In case you missed it, the formerly secret “employee handbook” of the US Senate has been obtained and published by USA Today. Odd, isn’t it, that while the House of Representatives rulebook has always been public, the Senate’s has been a closely guarded secret. If you’re wondering what they’ve been hiding, and whether your senator or any senator has been “playing by the rules,” you can now read the 380-page “compilation of the policies and regulations governing office administration, equipment and services, security and financial management” for yourself:
USA Today noted that some pages relating to national security were redacted (10 pages regarding law enforcement operations and bomb threats), but that otherwise the above is complete. You can still read all the regs regarding ID cards, potted plants, flags in the hallway, office assignments (seniority!), paper allotments and, of course, travel expenses.
For example, reporters are not allowed to read newspapers in the senate chamber. I wonder if that means paper and electronic versions? I’m guessing the rule was for appearance’s sake on television, or perhaps so as not to appear rude or disinterested while the senators were conducting business. But with all newspapers now available on mobile devices, I’m guessing rule violations go unnoticed.
And about that paper allocation:
“Each Senator receives annual paper allowances for blank paper, letterhead paper and envelopes” based on population with a formula of “one and one-third sheets of blank paper per adult constituent.” Thus the Illinois senators each receive 11,605,333 sheets of blank paper; the West Virginia senators receive only 1,874,667.
Other rules noted by the Washington Post:
The architect of the Capitol can provide a compact refrigerator for a senator’s office and a piano for events.
When the Senate is in session, music is prohibited in the Senate wing of the Capitol. However, music is allowed after 5 p.m. while the Senate is in recess. If you want to sing in Senate spaces, you must obtain a waiver.
Former senators are still allowed to use Senate dining rooms — on a limited basis. You are also allowed to get haircuts at the Senate hair salon.
If you want to put a U.S. flag or your state flag outside your office, the Senate Stationary Office can get those for you. But you have to bring the flags into your office every night.
The U.S. Botanical Garden has a loaning library of plants for Senate offices. But you can only borrow three at a time, and only six total during an entire year.

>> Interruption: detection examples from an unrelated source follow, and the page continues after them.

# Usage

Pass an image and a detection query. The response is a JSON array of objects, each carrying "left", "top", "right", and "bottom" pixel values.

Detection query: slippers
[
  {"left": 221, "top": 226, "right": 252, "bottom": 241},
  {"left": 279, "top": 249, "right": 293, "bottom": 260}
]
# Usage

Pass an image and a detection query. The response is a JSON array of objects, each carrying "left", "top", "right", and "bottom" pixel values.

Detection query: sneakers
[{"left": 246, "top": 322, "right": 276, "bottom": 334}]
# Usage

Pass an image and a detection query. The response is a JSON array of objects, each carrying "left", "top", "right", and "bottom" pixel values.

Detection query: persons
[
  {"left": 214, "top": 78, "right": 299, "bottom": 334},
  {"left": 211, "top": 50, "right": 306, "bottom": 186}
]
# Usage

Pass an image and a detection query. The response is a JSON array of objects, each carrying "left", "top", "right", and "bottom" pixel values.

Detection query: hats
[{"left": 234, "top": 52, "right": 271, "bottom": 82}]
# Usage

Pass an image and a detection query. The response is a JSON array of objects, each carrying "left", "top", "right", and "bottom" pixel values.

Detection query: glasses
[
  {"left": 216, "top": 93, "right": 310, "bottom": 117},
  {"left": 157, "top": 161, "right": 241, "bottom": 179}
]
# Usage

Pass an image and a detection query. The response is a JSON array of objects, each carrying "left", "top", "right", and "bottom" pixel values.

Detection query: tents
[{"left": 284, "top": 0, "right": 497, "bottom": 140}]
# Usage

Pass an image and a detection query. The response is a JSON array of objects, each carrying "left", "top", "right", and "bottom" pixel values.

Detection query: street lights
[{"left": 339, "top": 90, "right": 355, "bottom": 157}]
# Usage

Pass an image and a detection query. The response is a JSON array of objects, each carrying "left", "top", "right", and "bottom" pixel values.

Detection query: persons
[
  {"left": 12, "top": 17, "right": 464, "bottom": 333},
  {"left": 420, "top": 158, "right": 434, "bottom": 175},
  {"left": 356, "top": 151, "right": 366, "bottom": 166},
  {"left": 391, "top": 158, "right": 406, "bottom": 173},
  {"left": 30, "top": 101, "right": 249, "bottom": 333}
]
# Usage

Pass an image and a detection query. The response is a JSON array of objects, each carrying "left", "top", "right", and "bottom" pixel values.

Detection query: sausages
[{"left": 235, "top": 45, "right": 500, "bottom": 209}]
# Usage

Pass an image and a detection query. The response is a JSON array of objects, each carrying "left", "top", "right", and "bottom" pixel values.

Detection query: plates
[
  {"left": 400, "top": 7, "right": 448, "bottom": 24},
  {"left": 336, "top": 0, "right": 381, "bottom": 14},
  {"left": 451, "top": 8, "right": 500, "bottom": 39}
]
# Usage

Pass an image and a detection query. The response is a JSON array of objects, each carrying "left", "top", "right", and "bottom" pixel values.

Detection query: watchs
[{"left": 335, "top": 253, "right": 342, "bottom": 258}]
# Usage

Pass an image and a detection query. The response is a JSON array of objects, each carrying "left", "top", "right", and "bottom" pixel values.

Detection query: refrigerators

The Office of Printing Services keeps a running tally of how many sheets of blank paper Senate offices have used.
Senators are allotted a total of 50 picture frames every year. This number includes a maximum of 20 gold picture frames.
The rules explicitly prohibit senators from using appropriated funds for holiday cards.
As for the rules on travel expenses, well, if you’ve ever had to itemize travel expenses for an employer, you know how that works …
But hey, isn’t it refreshing to know our senators actually have some rules governing their behavior?